ASSIGNMENT A:
Return, word for word, the part of the market report that begins with the words containing "The Johannesburg Stock" and ends with "points to 9.650%.".
ASSIGNMENT B:
Carry the market report forward from its final sentence.

EXCERPT:
Segment Open

The Johannesburg Stock Exchange (JSE) lost steam after surging for three consecutive trading days this week as poor manufacturing data and a global surge in coronavirus cases caught up with the market. The benchmark FTSE/JSE All Share Index closed down 0.15% to 55,788 points while the FTSE/JSE Top 40 Companies Index slipped 0.04% to end the day at 51,537 points. The JSE’s gold index, which represents 5 top gold mining companies, was at an all-time high on the back of rise in gold prices globally as investors shunned equities and parked money in safe haven. The index went up 3.5%, but pared some gains to settle down 0.4% from the previous close at 1600 GMT. In fixed income, the yield on the benchmark 2030 government issue was down 3.5 basis points to 9.650%. 


Global Markets

Reuters: Asian shares and U.S. stock futures fell on Friday as record-breaking new coronavirus cases in several U.S. states stoked concern about economic recovery, while investors looked forward to earnings season. MSCI’s broadest index of Asia-Pacific shares outside Japan fell 0.74%. Australian stocks declined by 0.31% as an extension of loan payment deferrals hit the banking sector. Japanese stocks were down by 0.58%. Shares in China fell 0.72% from a five-year high, the first decline in more than a week, as state media discouraged retail investors from chasing the market higher and worries about Sino-U.S. tensions re-emerged. E-mini futures for the S&P 500 erased early gains to trade down 0.41%. Euro Stoxx 50 futures were down 0.03%, German DAX futures were flat, while FTSE futures were down 0.03%, suggesting an lacklustre start to European trading. The Antipodean currencies fell and the yen rose as traders shunned risk and sought safe havens.

Segment Closed

ENTRIES PROVIDED:
Segment Open

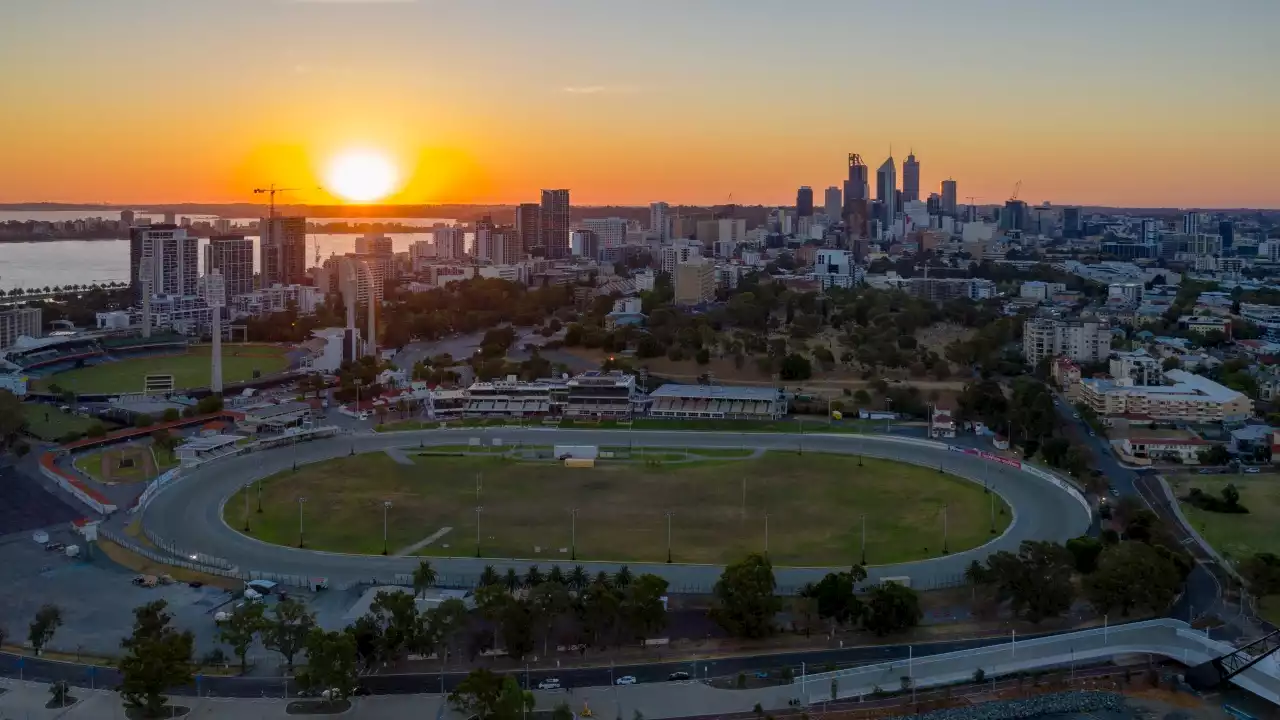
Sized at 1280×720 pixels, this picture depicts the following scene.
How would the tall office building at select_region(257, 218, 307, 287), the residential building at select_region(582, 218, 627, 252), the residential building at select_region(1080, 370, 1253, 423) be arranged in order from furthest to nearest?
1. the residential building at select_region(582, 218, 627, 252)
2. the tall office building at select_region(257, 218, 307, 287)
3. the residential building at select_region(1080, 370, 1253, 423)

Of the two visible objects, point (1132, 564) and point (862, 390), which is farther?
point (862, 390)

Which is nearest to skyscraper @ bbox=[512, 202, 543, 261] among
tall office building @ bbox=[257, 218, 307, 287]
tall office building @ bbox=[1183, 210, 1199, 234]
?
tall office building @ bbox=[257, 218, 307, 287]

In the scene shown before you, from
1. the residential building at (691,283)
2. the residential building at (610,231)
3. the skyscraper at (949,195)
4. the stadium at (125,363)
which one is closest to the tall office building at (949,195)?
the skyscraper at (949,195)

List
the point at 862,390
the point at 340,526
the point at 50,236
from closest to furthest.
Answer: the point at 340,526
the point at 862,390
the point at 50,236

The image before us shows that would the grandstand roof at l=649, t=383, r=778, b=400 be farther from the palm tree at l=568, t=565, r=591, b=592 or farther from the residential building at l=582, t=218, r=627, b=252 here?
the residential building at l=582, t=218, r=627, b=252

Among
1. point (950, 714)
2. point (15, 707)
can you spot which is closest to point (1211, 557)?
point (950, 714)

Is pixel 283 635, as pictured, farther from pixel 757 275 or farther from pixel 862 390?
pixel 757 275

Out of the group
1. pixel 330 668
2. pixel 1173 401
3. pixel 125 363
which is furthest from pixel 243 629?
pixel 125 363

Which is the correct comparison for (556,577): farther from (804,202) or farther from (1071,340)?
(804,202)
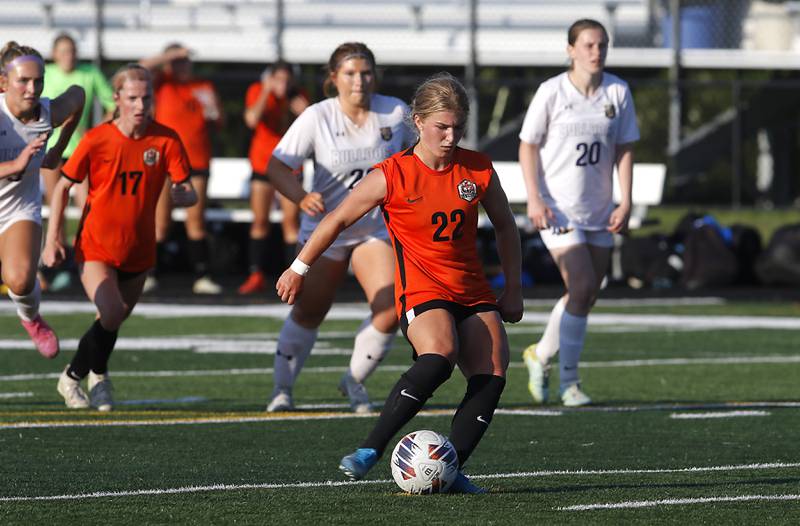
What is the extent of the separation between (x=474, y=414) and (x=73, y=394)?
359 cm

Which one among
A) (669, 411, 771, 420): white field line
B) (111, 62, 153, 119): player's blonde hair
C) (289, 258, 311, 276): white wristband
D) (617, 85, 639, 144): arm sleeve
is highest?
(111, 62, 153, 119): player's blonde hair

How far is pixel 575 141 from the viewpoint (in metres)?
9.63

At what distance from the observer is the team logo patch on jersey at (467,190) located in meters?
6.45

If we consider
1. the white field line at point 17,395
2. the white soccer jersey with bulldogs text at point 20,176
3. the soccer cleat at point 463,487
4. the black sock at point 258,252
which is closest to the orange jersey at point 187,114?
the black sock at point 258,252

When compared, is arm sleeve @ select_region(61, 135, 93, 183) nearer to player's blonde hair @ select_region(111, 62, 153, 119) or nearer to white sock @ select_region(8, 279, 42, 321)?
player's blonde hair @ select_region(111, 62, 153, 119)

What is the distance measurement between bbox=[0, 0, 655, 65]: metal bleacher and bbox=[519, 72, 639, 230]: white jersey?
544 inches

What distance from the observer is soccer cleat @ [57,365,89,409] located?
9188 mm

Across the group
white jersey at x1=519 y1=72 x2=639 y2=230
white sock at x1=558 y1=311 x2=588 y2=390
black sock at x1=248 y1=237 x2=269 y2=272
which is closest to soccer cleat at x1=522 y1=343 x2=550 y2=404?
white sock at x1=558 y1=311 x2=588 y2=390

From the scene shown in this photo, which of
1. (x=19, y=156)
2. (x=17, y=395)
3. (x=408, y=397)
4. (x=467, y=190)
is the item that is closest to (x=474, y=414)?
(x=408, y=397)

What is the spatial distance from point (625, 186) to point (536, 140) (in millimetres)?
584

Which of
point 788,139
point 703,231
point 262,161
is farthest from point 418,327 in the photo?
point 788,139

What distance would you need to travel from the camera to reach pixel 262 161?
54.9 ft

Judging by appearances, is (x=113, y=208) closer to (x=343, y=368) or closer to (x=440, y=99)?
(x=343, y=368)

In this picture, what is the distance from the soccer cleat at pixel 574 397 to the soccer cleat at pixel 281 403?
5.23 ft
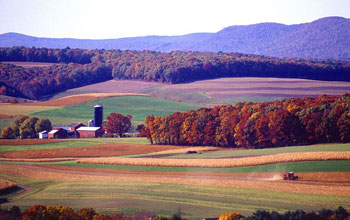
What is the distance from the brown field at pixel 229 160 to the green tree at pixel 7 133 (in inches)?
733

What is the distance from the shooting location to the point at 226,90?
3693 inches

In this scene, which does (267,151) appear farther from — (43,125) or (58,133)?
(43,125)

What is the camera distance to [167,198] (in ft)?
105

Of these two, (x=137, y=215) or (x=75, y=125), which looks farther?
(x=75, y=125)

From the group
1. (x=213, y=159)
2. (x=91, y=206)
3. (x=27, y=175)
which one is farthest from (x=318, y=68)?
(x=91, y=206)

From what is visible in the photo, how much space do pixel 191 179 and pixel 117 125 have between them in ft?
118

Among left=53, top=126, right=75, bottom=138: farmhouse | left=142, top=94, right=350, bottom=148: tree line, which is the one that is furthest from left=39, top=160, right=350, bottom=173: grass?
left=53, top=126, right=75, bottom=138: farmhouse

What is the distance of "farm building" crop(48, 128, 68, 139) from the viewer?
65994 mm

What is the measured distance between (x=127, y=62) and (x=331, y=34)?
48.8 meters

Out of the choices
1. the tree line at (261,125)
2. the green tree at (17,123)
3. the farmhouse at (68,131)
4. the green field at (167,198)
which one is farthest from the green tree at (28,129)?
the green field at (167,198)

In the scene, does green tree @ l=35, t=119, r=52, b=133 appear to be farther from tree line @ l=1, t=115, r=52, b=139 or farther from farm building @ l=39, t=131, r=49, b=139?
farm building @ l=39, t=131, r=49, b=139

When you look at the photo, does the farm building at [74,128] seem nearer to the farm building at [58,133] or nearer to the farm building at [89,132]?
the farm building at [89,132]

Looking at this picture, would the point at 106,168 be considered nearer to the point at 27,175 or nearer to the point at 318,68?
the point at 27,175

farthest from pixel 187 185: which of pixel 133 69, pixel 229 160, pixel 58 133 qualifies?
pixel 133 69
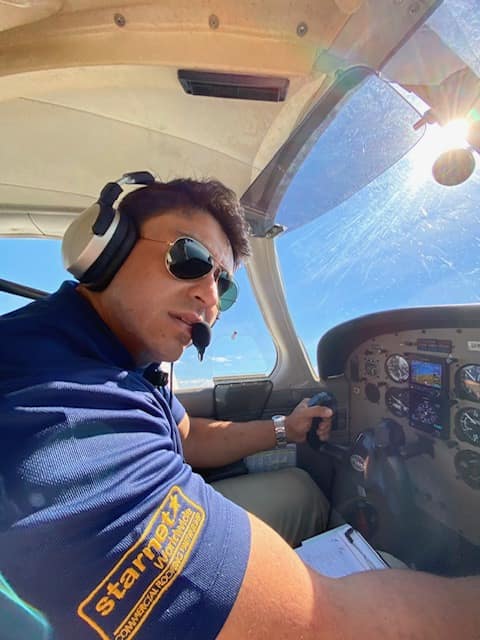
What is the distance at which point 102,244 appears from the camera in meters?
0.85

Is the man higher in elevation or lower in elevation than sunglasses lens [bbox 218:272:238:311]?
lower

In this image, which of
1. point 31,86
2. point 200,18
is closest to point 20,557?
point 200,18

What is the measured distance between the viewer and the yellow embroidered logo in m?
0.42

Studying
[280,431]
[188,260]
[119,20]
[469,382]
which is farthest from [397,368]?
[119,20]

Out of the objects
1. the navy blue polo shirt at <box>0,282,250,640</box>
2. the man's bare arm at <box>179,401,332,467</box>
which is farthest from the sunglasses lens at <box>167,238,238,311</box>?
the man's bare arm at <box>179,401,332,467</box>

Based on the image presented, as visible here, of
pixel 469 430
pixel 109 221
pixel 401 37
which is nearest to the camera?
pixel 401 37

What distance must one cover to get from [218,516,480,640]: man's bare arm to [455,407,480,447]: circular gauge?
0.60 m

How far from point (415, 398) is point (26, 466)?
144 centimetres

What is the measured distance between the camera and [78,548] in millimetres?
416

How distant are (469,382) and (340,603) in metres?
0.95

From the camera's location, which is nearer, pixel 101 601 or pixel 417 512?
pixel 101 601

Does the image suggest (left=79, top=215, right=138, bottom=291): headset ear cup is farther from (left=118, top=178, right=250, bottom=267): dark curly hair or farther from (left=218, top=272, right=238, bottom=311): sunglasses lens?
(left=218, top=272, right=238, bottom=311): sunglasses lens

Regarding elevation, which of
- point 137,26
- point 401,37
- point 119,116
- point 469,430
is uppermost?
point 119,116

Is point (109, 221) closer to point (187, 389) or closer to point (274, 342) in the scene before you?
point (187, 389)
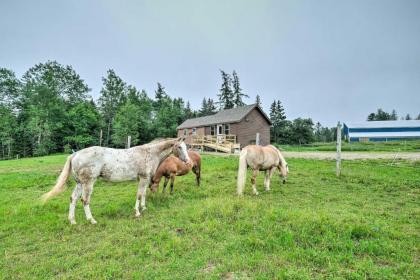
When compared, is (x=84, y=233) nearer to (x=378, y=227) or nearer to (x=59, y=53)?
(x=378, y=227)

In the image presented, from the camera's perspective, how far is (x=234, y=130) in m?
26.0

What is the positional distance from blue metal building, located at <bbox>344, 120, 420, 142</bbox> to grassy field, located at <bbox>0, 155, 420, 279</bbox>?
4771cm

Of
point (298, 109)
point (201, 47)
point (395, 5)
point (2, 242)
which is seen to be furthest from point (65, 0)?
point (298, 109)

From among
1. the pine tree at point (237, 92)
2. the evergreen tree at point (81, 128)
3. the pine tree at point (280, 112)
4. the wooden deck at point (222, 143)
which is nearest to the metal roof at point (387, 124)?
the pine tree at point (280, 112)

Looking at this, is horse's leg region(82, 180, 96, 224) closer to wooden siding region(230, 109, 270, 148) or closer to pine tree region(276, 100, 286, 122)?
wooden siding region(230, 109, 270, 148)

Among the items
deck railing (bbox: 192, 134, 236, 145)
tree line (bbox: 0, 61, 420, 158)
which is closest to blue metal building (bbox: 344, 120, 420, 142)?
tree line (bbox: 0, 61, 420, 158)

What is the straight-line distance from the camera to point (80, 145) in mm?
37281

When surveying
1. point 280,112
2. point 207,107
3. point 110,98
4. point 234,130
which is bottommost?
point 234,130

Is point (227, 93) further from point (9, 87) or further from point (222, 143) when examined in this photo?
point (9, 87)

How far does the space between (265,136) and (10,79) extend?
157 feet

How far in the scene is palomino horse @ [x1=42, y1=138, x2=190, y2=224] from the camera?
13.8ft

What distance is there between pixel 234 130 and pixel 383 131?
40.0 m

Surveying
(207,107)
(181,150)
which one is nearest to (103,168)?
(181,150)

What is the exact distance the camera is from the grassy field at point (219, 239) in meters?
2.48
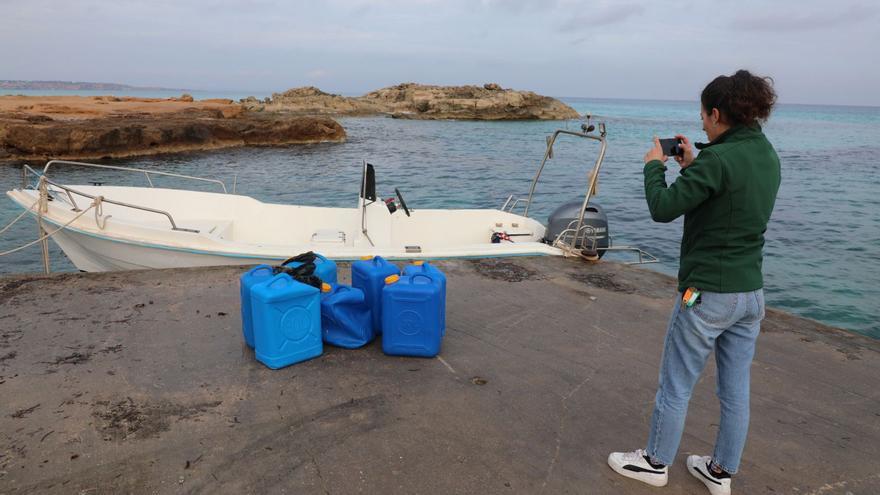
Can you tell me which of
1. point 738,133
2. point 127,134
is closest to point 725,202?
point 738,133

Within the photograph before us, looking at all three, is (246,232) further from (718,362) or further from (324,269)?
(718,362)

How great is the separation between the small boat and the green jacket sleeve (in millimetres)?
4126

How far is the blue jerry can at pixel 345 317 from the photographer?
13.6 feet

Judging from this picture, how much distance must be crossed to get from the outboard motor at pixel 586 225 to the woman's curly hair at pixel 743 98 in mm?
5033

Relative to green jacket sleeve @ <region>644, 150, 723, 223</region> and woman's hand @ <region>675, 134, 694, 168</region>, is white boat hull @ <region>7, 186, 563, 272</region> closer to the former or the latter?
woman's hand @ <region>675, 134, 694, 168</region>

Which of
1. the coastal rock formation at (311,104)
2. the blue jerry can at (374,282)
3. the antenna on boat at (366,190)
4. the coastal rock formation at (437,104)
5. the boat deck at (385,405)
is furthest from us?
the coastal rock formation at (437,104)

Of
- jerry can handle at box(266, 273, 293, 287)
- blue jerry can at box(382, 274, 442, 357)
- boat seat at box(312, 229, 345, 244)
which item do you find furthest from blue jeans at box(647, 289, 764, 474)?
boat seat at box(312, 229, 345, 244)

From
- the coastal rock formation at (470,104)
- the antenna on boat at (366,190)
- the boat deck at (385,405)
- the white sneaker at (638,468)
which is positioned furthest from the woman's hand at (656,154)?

Segment Closed

EXPECTED OUTPUT A:
The Johannesburg Stock Exchange (JSE) lost steam after surging for three consecutive trading days this week as poor manufacturing data and a global surge in coronavirus cases caught up with the market. The benchmark FTSE/JSE All Share Index closed down 0.15% to 55,788 points while the FTSE/JSE Top 40 Companies Index slipped 0.04% to end the day at 51,537 points. The JSE’s gold index, which represents 5 top gold mining companies, was at an all-time high on the back of rise in gold prices globally as investors shunned equities and parked money in safe haven. The index went up 3.5%, but pared some gains to settle down 0.4% from the previous close at 1600 GMT. In fixed income, the yield on the benchmark 2030 government issue was down 3.5 basis points to 9.650%.

EXPECTED OUTPUT B:
More than 60,500 new COVID-19 infections were reported across the United States on Thursday, the largest single-day tally of cases by any country since the virus emerged late last year in China. That heightened concerns that renewed lockdowns could hurt the economic recovery. The number of Americans filing for jobless benefits dropped to a near four-month low last week, data showed. But investors remained cautious as the report also said a record 32.9 million people were collecting unemployment checks in the third week of June, supporting expectations the labor market would take years to recover from the COVID-19 pandemic. “Weakness in financial stocks, with the bank sub-index down 2.5%, comes ahead of next week’s Q2 reporting season that sees JP Morgan, Citigroup and Wells Fargo all report next Tuesday and following news that Wells Fargo is planning to cut ‘thousands’ of jobs starting later this year,” said Ray Attrill, head of FX strategy at National Australia Bank. On Thursday, the Dow Jones Industrial Average fell 1.39% and the S&P 500 dropped 0.56%, but the tech-heavy Nasdaq rose 0.53% to its fifth record closing high in six days. Mainland China shares fell on Friday for the first time since June 29. Shares had surged to the highest since 2015 on Thursday, fueled by retail investor enthusiasm and policy support, even as regulators cracked down on margin financing and as state media warned of market risks. In the currency market, the yen edged up against the dollar and the euro as investors bought the traditional safe haven. The Australian and New Zealand dollars, which are often traded as a liquid proxy for risk because of their close ties to China’s economy, both fell against the greenback. The Aussie also fell as local officials use lockdowns and border restrictions to contain a sudden increase in coronavirus cases. U.S. crude fell 1.01% to $39.22 a barrel, while Brent crude edged 0.78% lower to $42.02 per barrel due to concerns about a long-term decline in global energy demand.